PAGE EXCERPT ▸
· · · · · · ·

Fibonacci retracements are often used as part of the strategy for trend continuation trading. Traders observe a retraction occurring on the Fibonacci lines and in conjunction with other entry signals, make buy and sell trades in continuation of the initial trend.
Fibonacci levels are represented in horizontal lines and the main levels used are 38.2% and 61.8%. These horizontal lines are used to identify possible price reversal points. Another commonly applied level is 50%, which although not a Fibonacci level, is widely viewed as an important reversal level and is plotted on the chart along with the 38.2% and 61.8% lines.


Fibonacci lines are defined from the swings high and low. As a very popular tool, almost 100% of platforms offer the option of automatic retraction calculation.

In the example below we can see that the end lines were positioned at the maximum and minimum of upward movement. The 38.2%, 50% and 61.8% levels were automatically calculated by the platform.



Once the levels are set, prices are expected to find support in one of the Fibonacci retracements. In the example below, the trades placed buy orders at the 61.8% level before the upward movement continued.

The same goes for bearish movements, in which case the short entry applies to the retraction test as shown below.


Like any other strategy, the probability of success increases if combined with other methods of operation. An example is the confluence with supports and resistance. In the chart below, we can see that prices are on an uptrend due to rising peaks and valleys, the break in resistance followed by the formation of support in 3112, strengthens the price reversal after the 61.8% retracement test and continuation of bullish movement.

· · · · · · ·

EXTRACTED RECORDS ▸

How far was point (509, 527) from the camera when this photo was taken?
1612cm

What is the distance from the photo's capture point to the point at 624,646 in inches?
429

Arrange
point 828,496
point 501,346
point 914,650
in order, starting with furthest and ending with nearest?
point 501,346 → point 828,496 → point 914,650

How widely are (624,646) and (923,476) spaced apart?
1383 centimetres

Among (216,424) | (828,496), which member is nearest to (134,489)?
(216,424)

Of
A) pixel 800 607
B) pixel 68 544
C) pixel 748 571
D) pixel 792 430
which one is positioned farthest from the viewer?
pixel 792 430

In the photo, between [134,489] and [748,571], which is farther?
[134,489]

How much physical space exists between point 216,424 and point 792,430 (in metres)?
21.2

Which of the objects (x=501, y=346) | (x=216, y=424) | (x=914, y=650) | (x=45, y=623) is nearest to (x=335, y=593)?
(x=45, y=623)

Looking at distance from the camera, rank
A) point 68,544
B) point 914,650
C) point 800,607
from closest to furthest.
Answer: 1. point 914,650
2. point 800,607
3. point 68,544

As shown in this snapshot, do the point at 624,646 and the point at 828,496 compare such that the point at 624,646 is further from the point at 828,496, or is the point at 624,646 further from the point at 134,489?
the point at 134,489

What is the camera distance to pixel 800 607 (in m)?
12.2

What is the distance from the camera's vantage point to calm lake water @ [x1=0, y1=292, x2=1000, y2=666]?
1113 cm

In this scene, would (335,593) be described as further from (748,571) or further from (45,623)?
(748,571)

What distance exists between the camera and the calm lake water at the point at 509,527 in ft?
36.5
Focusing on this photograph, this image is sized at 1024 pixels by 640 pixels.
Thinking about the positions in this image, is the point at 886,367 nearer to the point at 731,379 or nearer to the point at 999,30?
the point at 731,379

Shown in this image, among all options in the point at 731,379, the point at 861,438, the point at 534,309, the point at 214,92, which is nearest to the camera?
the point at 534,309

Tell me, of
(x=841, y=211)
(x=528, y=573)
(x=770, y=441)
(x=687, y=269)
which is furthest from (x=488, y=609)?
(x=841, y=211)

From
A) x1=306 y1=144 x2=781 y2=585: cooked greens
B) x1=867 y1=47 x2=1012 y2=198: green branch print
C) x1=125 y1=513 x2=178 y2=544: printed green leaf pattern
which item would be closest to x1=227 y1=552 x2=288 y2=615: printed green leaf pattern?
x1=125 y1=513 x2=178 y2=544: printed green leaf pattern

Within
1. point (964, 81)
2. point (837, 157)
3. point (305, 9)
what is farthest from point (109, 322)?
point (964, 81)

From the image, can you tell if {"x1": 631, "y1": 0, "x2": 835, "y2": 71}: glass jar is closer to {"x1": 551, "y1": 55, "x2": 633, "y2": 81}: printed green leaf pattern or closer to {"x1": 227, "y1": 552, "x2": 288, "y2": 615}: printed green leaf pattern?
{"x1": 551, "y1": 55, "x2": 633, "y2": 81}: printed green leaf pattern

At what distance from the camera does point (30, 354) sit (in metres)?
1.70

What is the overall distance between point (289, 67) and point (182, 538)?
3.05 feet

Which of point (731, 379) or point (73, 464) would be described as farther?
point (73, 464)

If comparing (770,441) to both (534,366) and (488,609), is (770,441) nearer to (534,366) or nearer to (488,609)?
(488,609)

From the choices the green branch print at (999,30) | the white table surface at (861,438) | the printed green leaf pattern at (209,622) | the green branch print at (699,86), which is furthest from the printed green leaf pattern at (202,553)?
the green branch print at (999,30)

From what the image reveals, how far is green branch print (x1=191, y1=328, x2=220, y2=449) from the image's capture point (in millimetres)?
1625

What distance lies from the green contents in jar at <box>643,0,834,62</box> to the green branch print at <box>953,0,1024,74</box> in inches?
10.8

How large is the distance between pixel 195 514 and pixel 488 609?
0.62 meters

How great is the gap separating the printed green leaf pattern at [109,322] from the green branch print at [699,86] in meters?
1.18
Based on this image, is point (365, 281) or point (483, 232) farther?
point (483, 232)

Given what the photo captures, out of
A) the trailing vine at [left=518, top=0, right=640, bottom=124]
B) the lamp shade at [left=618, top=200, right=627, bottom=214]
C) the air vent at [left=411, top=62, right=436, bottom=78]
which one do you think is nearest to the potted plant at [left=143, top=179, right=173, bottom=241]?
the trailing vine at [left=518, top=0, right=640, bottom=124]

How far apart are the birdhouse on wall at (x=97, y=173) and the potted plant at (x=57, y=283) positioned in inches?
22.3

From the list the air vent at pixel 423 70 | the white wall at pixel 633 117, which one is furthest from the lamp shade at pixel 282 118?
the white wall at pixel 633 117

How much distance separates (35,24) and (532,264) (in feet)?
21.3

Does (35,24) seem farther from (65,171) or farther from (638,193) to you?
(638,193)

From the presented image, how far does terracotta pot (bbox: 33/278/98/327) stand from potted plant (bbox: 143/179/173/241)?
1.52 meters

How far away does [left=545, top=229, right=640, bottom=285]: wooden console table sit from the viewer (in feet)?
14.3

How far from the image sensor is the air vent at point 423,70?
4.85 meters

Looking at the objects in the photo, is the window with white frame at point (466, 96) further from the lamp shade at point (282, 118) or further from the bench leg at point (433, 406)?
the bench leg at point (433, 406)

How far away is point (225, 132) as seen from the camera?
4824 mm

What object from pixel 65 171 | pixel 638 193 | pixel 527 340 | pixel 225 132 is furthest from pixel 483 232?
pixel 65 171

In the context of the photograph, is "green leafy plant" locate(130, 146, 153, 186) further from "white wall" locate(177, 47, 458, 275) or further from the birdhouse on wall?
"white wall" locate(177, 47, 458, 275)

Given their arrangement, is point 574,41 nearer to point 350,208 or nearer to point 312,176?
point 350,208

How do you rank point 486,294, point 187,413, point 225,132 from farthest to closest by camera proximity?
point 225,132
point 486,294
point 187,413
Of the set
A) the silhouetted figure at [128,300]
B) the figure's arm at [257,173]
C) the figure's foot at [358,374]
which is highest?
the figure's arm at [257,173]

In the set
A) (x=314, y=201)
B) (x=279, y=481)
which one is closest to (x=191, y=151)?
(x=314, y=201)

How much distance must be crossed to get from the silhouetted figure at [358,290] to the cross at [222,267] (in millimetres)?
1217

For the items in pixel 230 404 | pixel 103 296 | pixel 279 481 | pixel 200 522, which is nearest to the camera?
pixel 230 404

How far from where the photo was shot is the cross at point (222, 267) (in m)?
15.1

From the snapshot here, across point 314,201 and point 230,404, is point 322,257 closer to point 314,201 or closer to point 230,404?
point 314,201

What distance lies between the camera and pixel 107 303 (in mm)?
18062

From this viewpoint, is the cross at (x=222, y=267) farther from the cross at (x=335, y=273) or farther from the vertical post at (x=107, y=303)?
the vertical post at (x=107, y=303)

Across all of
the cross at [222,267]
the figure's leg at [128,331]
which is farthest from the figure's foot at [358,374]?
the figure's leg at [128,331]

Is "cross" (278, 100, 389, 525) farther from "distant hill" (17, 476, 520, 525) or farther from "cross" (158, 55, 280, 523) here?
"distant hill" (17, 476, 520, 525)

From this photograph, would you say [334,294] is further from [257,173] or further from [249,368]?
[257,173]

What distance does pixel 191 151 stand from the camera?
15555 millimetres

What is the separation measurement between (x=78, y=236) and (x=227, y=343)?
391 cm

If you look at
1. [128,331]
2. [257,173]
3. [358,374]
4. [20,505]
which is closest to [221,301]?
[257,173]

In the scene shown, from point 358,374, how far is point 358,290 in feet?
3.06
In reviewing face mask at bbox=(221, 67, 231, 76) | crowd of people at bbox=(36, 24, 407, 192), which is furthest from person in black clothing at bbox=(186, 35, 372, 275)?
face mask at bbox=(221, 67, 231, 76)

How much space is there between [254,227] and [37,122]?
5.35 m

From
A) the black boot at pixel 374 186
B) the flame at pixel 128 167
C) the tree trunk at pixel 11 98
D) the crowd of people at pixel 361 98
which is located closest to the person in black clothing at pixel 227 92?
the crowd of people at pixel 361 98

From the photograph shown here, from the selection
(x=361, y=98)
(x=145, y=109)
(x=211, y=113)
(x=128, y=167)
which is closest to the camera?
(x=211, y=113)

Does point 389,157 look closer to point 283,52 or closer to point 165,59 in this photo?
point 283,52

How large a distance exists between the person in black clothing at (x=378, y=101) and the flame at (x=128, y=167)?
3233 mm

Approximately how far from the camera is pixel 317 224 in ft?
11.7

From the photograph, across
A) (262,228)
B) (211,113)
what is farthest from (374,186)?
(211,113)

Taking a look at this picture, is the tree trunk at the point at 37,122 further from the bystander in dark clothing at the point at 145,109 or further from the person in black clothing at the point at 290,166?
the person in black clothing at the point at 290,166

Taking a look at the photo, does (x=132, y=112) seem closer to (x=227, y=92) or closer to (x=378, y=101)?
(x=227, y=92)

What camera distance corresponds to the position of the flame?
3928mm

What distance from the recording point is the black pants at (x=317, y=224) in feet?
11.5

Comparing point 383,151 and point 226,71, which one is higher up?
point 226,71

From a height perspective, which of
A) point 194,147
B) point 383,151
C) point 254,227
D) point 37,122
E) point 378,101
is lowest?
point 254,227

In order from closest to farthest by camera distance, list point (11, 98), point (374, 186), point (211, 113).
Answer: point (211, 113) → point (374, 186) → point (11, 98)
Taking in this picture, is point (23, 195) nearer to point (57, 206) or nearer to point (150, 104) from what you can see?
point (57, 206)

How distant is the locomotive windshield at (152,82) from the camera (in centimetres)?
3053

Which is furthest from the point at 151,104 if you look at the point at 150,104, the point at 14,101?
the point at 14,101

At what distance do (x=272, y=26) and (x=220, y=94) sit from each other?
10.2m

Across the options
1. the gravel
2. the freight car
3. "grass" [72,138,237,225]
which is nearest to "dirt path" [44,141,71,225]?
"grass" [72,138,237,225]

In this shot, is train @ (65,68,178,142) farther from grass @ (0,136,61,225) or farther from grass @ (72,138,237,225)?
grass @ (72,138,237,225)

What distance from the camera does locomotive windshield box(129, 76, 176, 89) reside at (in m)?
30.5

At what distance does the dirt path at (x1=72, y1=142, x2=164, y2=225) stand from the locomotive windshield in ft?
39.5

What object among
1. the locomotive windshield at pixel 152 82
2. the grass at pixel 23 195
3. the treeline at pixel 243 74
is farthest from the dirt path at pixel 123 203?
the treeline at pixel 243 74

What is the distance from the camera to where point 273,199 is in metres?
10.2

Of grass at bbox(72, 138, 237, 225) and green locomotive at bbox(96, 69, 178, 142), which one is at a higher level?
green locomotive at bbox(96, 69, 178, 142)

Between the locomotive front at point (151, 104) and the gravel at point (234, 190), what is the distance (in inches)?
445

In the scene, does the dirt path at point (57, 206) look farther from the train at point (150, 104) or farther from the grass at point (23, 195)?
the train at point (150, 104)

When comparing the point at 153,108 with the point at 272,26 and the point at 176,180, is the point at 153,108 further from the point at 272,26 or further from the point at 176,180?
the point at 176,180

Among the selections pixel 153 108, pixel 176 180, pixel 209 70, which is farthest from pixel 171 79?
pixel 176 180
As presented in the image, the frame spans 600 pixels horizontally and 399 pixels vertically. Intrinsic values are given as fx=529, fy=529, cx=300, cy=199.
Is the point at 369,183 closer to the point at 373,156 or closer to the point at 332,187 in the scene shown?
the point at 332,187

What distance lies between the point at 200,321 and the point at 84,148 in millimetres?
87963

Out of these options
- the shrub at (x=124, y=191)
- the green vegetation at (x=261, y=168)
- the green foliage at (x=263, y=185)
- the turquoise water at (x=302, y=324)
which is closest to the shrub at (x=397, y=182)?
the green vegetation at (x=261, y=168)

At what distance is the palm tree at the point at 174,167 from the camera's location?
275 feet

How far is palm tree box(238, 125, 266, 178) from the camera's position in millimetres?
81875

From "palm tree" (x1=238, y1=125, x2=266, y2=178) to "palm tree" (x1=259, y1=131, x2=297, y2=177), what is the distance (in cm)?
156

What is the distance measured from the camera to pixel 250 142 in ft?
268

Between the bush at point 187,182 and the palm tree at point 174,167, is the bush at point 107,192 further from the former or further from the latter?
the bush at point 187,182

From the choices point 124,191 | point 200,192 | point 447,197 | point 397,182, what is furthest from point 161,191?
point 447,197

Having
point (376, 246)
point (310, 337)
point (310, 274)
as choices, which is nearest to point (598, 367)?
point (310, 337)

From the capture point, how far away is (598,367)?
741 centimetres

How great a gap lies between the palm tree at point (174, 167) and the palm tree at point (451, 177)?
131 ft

· · · · · · ·

COMPLETE THE FOLLOWING ▸
A. Answer these questions using the text on Fibonacci retracements, one answer per line:
(i) What are the two main Fibonacci levels used?
(ii) Which level is not a Fibonacci level but is widely viewed as an important reversal level?
(iii) At what price did support form after the break in resistance?
B. Reproduce the text on Fibonacci retracements starting at "Fibonacci retracements are" and ending at "the initial trend.".

RESULTS ▸
A.
(i) 38.2% and 61.8%
(ii) 50%
(iii) 3112

B.
Fibonacci retracements are often used as part of the strategy for trend continuation trading. Traders observe a retraction occurring on the Fibonacci lines and in conjunction with other entry signals, make buy and sell trades in continuation of the initial trend.